§ Task details
Leave out the pictures and repeat every record exactly.

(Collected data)

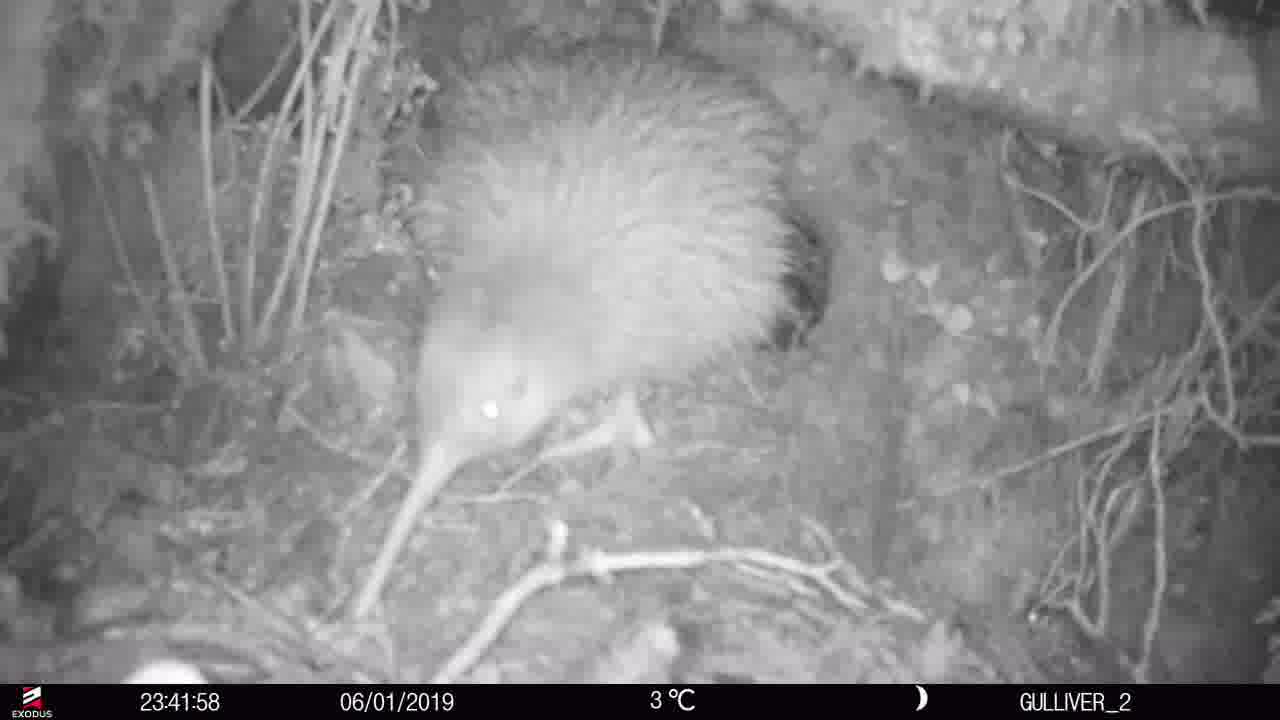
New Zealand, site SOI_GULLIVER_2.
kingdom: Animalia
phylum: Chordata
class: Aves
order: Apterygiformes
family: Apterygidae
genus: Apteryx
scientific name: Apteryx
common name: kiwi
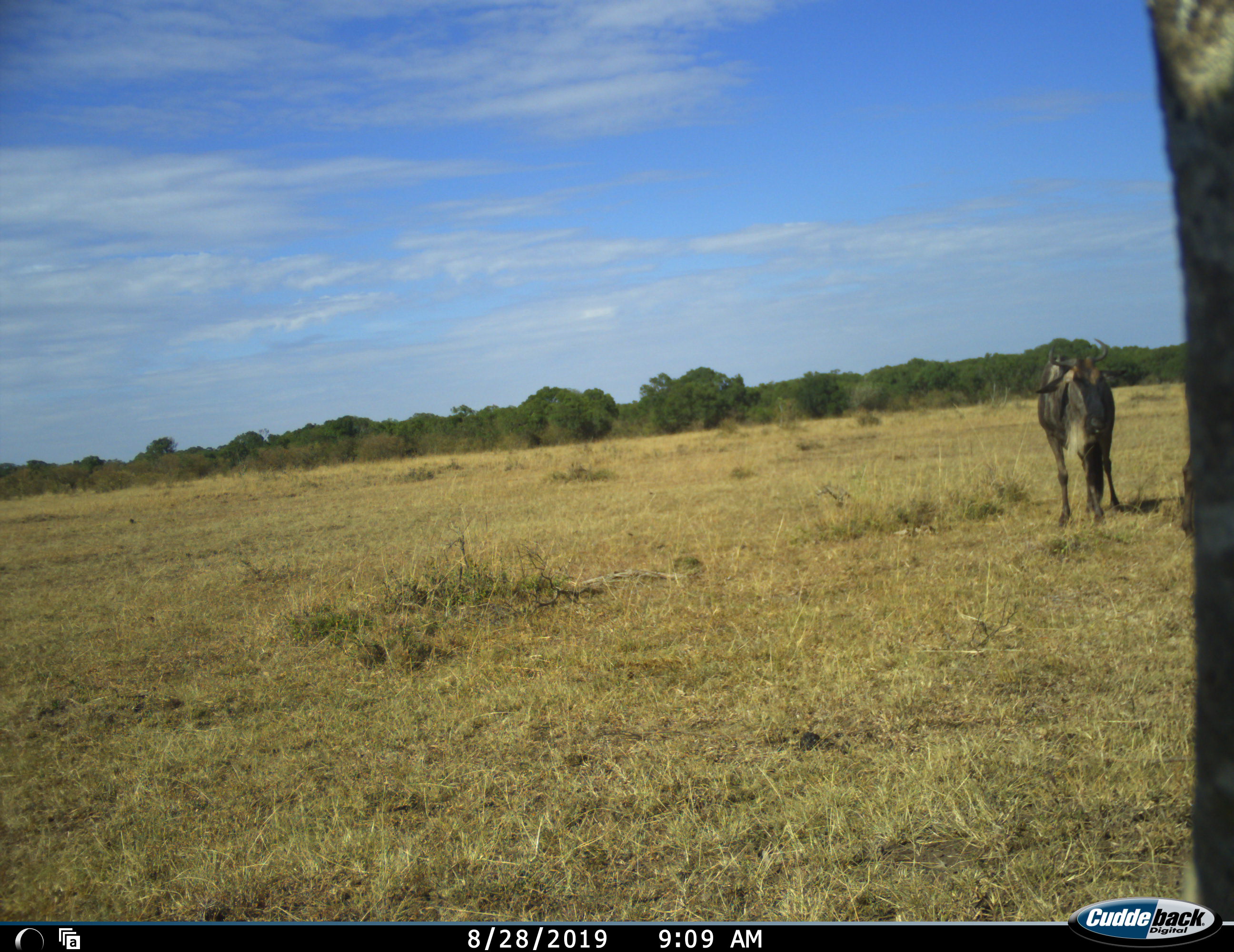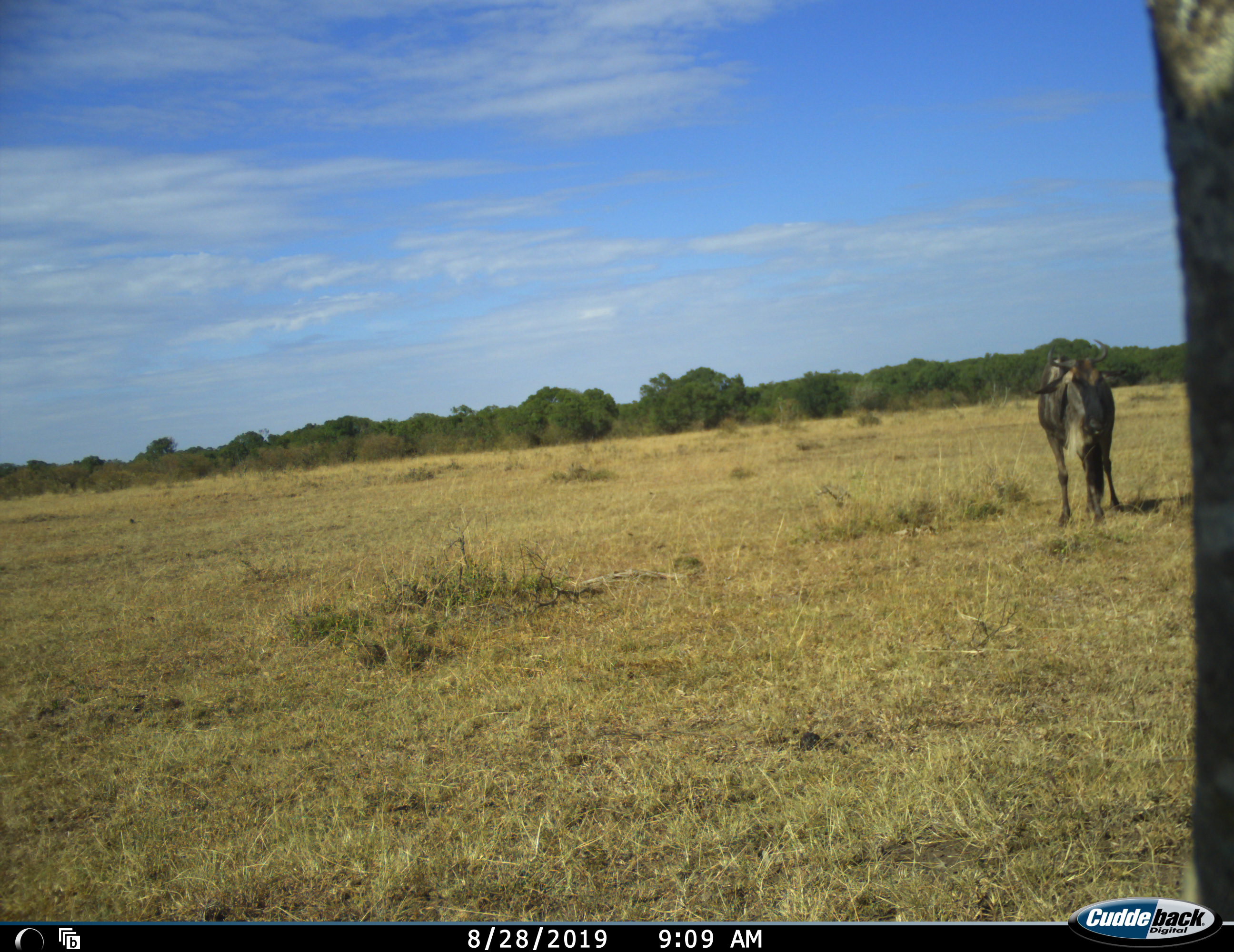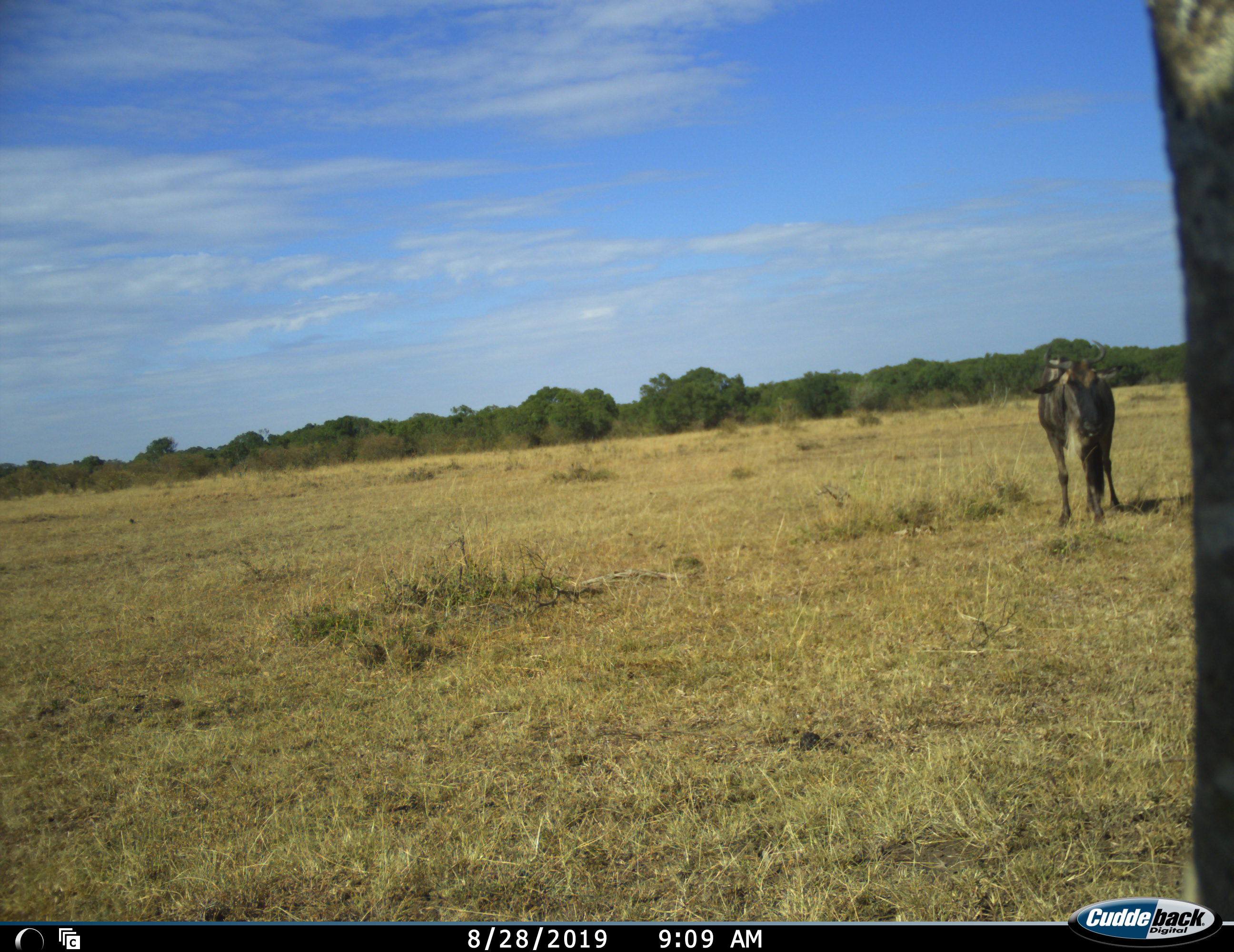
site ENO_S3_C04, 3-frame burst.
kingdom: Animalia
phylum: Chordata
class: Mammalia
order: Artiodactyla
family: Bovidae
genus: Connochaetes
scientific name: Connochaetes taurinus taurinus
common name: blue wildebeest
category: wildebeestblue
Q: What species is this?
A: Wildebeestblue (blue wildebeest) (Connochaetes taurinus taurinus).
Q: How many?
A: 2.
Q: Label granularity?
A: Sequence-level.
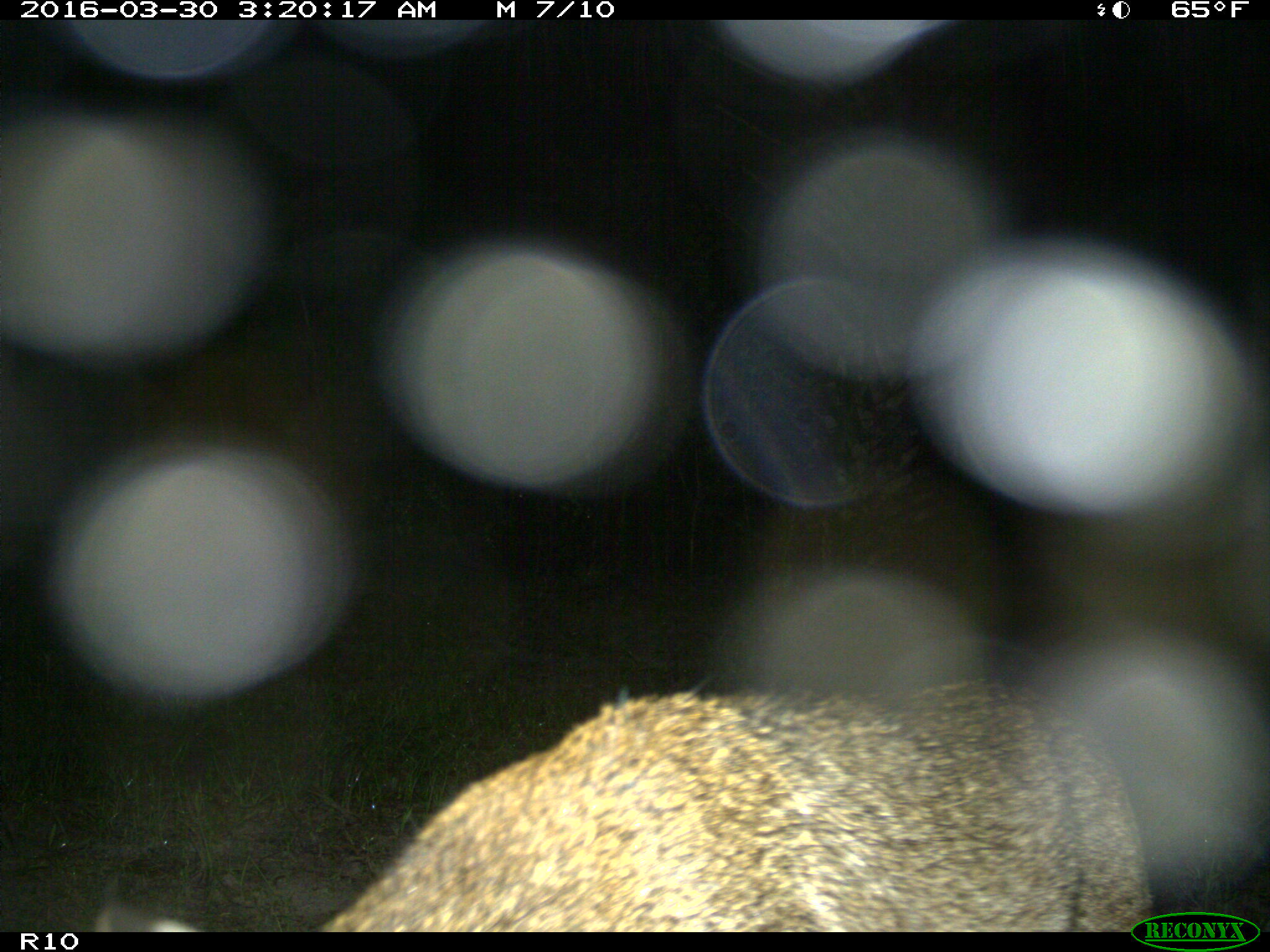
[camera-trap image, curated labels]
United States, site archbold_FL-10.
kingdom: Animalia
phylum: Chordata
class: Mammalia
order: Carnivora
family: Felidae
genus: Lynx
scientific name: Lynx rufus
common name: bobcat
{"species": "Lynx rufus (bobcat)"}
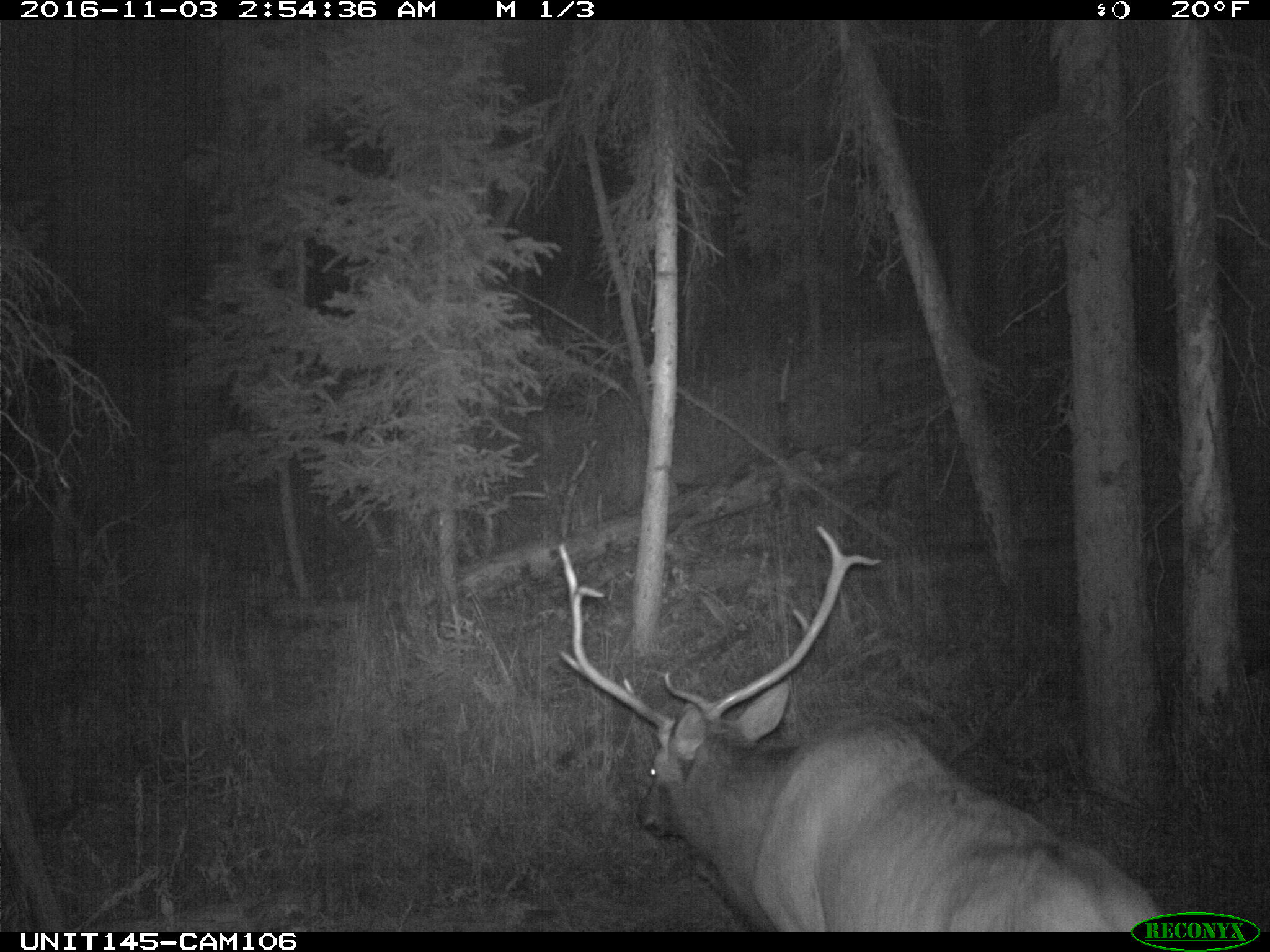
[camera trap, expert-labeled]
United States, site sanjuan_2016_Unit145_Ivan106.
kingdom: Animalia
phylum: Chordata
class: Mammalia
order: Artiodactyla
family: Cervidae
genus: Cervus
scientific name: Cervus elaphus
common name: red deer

§ Written solution
New Zealand, site SOI_GULLIVER_2.
kingdom: Animalia
phylum: Chordata
class: Aves
order: Apterygiformes
family: Apterygidae
genus: Apteryx
scientific name: Apteryx
common name: kiwi
site ENO_S3_C04, 3-frame burst.
kingdom: Animalia
phylum: Chordata
class: Mammalia
order: Artiodactyla
family: Bovidae
genus: Connochaetes
scientific name: Connochaetes taurinus taurinus
common name: blue wildebeest
category: wildebeestblue
Q: What species is this?
A: Wildebeestblue (blue wildebeest) (Connochaetes taurinus taurinus).
Q: How many?
A: 2.
Q: Label granularity?
A: Sequence-level.
[camera-trap image, curated labels]
United States, site archbold_FL-10.
kingdom: Animalia
phylum: Chordata
class: Mammalia
order: Carnivora
family: Felidae
genus: Lynx
scientific name: Lynx rufus
common name: bobcat
{"species": "Lynx rufus (bobcat)"}
[camera trap, expert-labeled]
United States, site sanjuan_2016_Unit145_Ivan106.
kingdom: Animalia
phylum: Chordata
class: Mammalia
order: Artiodactyla
family: Cervidae
genus: Cervus
scientific name: Cervus elaphus
common name: red deer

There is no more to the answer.